No one is more incensed about Meckler’s project than the right. This year, COS filed Article V resolutions in at least 24 states, but so far none have succeeded. That’s because COS has drawn fierce resistance from some Republican lawmakers and activists who fear that a convention could jeopardize their priorities around gun rights, abortion, or the whole Constitution. Phyllis Schlafly, an icon of the conservative movement who defeated the Equal Rights Amendment, likened such a convention to “playing Russian Roulette.” Supreme Court justice Antonin Scalia concurred, saying, “Whoa! Who knows what would come out of it?” Glenn Beck has reversed his support. The John Birch Society, the advocacy group that radicalized the modern right, hosts educational tours to teach people about the realities of Article V. (Meckler calls the John Birch Society “‘the J-BS,’ because frankly they’re so full of it,” and accuses it of being “in bed” with “radical leftist” organizations that oppose a convention.)

Rick Santorum at a North Carolina press conference this year advocating for a convention. Photo: Gary Robertson/AP

Using tea-party tactics of the past, COS has gone scorched-earth against its opposition. It has threatened to primary hostile Republicans. For the first time, last year, COS started to finance elections, spending over $1 million on midterm primaries in Idaho, Michigan, North Carolina, Ohio, Wyoming, South Dakota, Texas, and Montana (where COS was accused of violating campaign-finance laws before settling in February), according to the Center for Media and Democracy. In South Dakota, COS inundated voters with mailers accusing several Republican lawmakers of supporting trans education in schools. While COS claims nearly 2.5 million petition signatures, at least four lawmakers said they have received bogus petitions or emails. (Meckler has said that its petition system is imperfect because “somebody can fill out anybody else’s name and information, and I can’t stop that,” but he strongly denied that COS had fabricated any petition signatures itself.) In 2018, a COS-funded political action committee sent out a robocall suggesting that David Johnson, a Republican South Dakota state senator, was a domestic abuser, among other claims, which Johnson says is “a flat-out lie.” (Montana state senator Theresa Manzella said that she almost resigned after the alleged harassment she faced from COS supporters.) “I equate it to the old snake-oil salesman,” said Johnson. “It’s quite a scam, but that’s politics in the United States of America.”
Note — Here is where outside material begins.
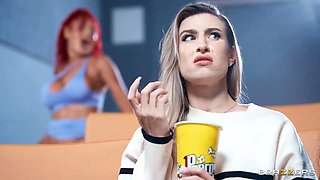 This Movie Sucks, Let's Anal Fuck - Charlie Dean Cheating with Busty Redhead Niky Bimbodoll on Public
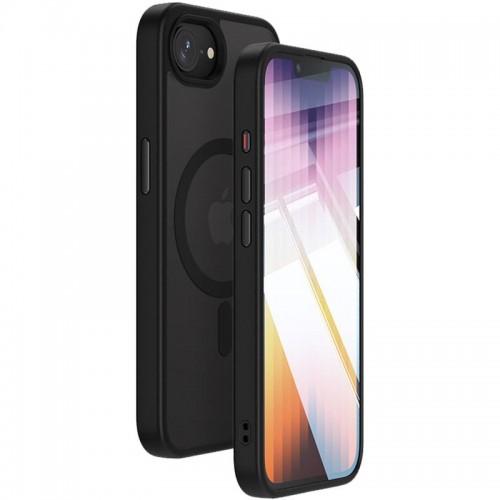 Чохол Ummi Colorful with MagSafe для Apple iPhone 16e (6.1") Чорний / Black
In Harrisburg, I asked Santorum about these allegations. “Some people get passionate and can say things and do things that are unfortunate,” he said. “Do mistakes happen sometimes when someone gets carried away? Of course it happens. It happens in every organization. And we try to limit that. And it’s part of our creed to make sure that respect is at the forefront of everything we do.”
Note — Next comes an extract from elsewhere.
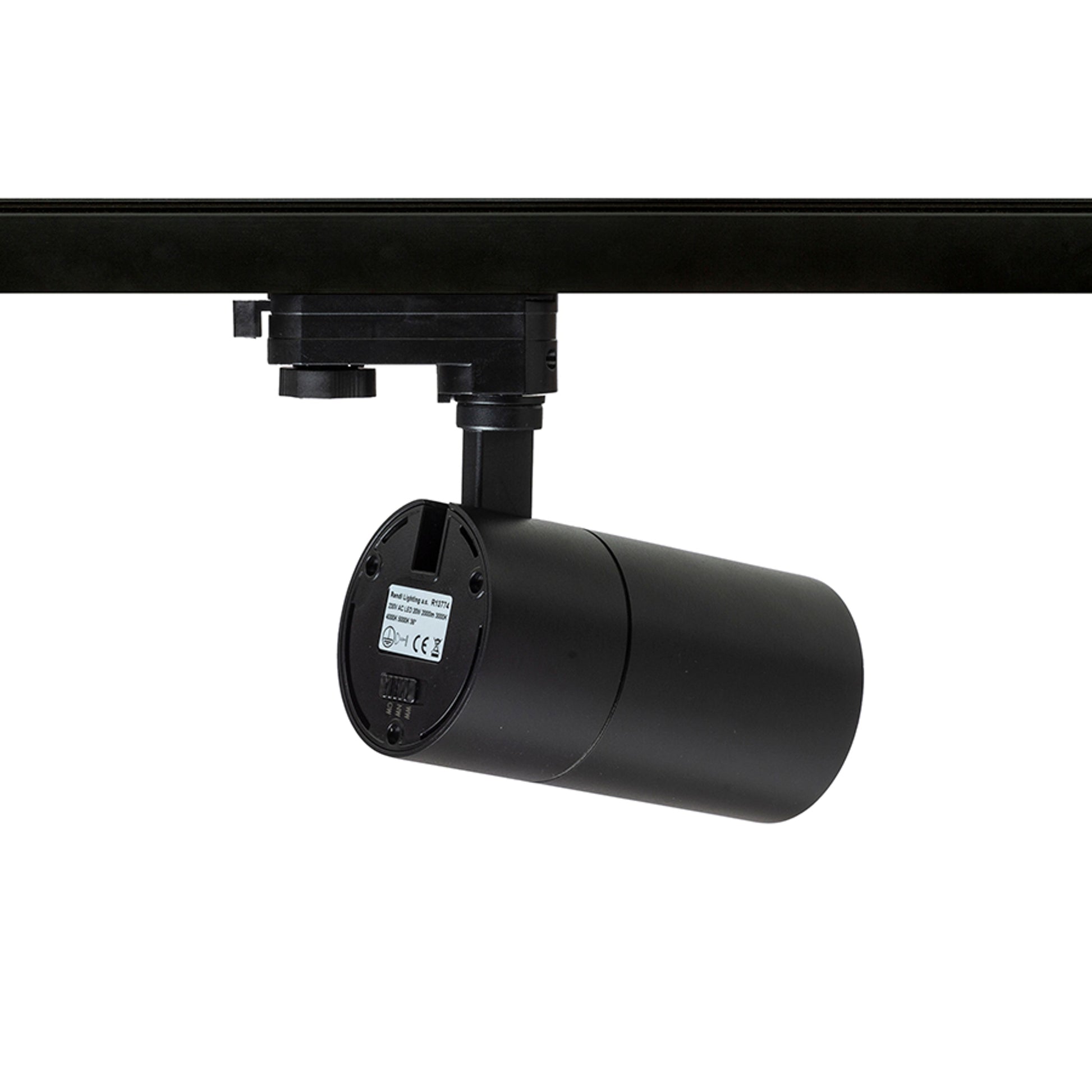 RENDL 3-circuit track system WISH 20 DIMM for 3-circuit tracks black  230V LED 20W 36°  3000K 4000K 5000K R13774 2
At the end of a Facebook video from earlier this year, a viewer asks Meckler, “What’s taking so long?” He smiles. “The Founders intended this to take a long time and to be difficult,” he says. “We can make it faster by you getting engaged.” Before he signs off, he shares a comment that he says he received on the road. “People say, ‘It seems like when we see you [in the media], like, it’s really you’ … I just want you to know how much I appreciate that, how much it affects me in my heart,” he says, his hand on his T-shirt-clad chest that says GENUINE AMERICAN PATRIOT. “Because it’s not an act. This is just me … More important than anything else is to represent you, the grass roots.

“And if you want to represent,” he says, tipping his black camo COS cap that sells for $25.99, “remember — you gotta wear the gear.”